Be aware that if you are within the deal period of your existing mortgage, you may be subject to early repayment charges, so it may be better to wait until your current mortgage is ERC free. Ask our advisors about this and they will happily guide you through.

No, council tax is not payable on an HMRC classified furnished holiday let property. You will instead be subject to business rates.

No, it is not particularly hard to get a holiday let mortgage. A specialist mortgage broker can help you find a suitable product from a wide choice.

Whilst holiday let mortgages are a more specialist type of borrowing, which means there are fewer lenders than for residential mortgages, there is still plenty of lenders offering them.

First time landlords can secure a holiday let mortgage, but if you own your own home this presents more lender options.

First time buyers have fewer lender options, but it still may be possible to get a holiday let mortgage.

Using a broker to help you find a deal suited to you can be helpful, because a specialist in these products will know how to go about appropriate due diligence to find you a competitive deal that suits your needs and circumstances.

There is a greater level of administration associated with holiday lets because, rather than tenants moving out infrequently, you have a turnover of tenants regularly. This can be outsourced, but you would need to factor the costs of that into your profit and loss.
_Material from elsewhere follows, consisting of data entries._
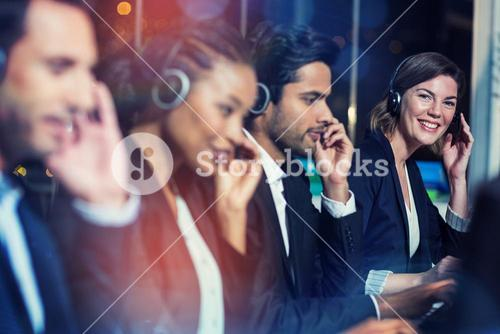 Business colleagues with headsets at office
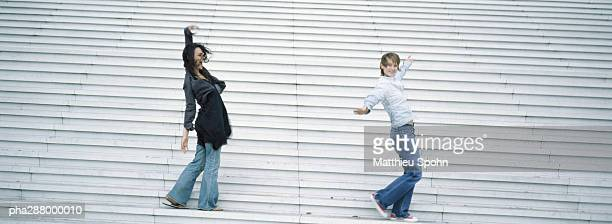 Young women dancing on steps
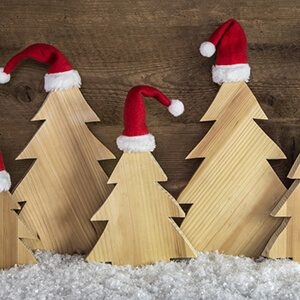 Funny wooden christmas background with trees and santa hats on snow.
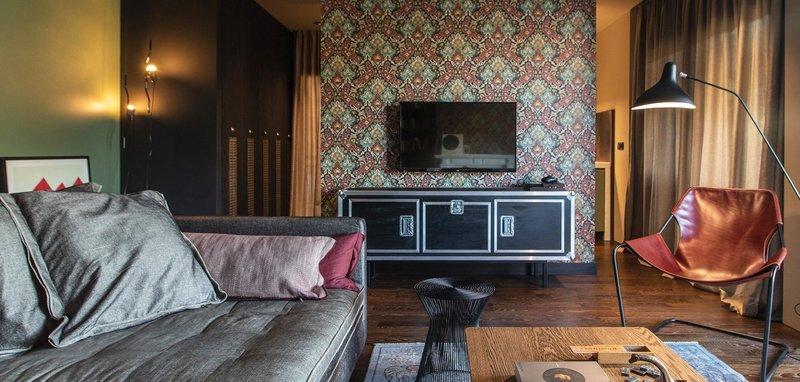 Η τηλεόραση σε έναν τοίχο με floral ταπετσαρία, ένας γκρι καναπές και μια καρέκλα
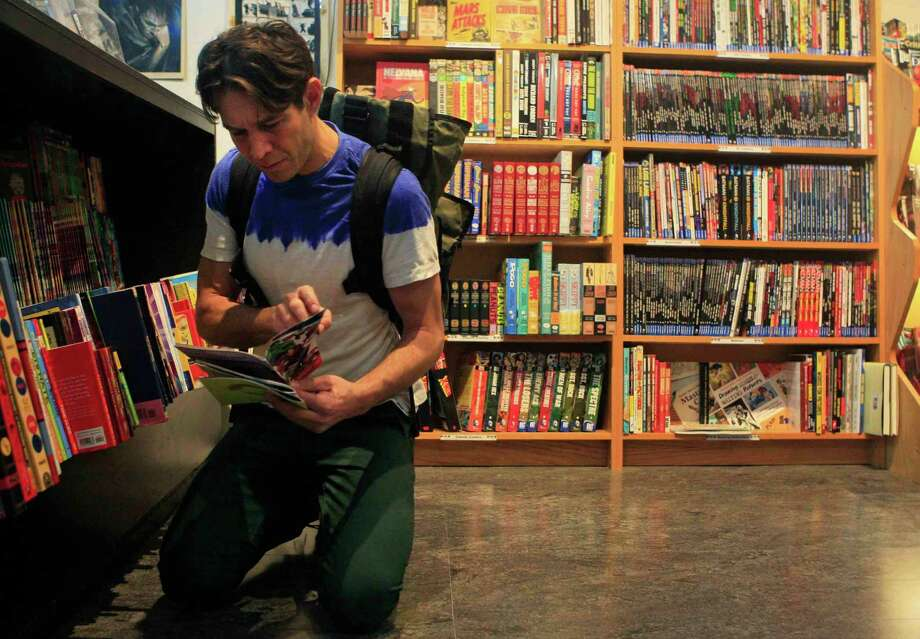 Dennis Budd of San Francisco picks out comic books at Comix Exchange on Divisadero Street in San Francisco, Calif. Wednesday, December 24, 2014. Photo: Jessica Christian / Special To The Chronicle / ONLINE_YES
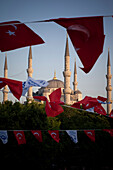 Turkish flags flap in the breeze at dusk over Blue Mosque, Sultanahmet, Istanbul, Turkey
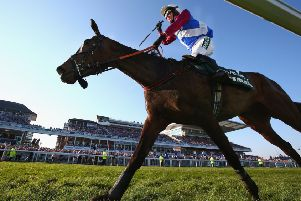 Jockey Derek Fox celebrates as he and One For Arthur cross the line to win the 2017 Randox Health Grand National'at Aintree. Picture: Alex Livesey/Getty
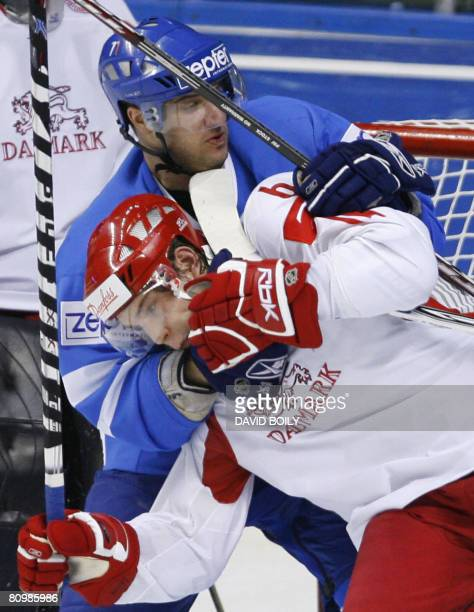 Manuel de Toni of Italy grapples with Stefan Lassen of Denmark in the second period during the preliminary round at the 2008 IIHF World Championships...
Upfront costs are likely to be higher, as holiday lets must be fully furnished prior to renting. Expectation from holiday tenants is higher, in terms of facilities and amenities, because rather than spending day to day life in the property, a holiday is a special time that people look forward to so the property must meet that anticipation.

To stand out against other holiday lets, you are likely to have to invest in special extra touches and quality of décor and furnishings that would not be required of a standard, unfurnished let.

Wear and tear may be higher, because lots of different people will be using the property.

However, holiday lets are typically more profitable than standard buy to let properties, because the yields are usually higher as a result of charging rent by the day or week, rather than by 6 or 12 months. This can make holiday lets a very lucrative investment.

There are also tax implications which favour holiday lets, over standard buy to lets. A qualified tax professional can provide advice on this.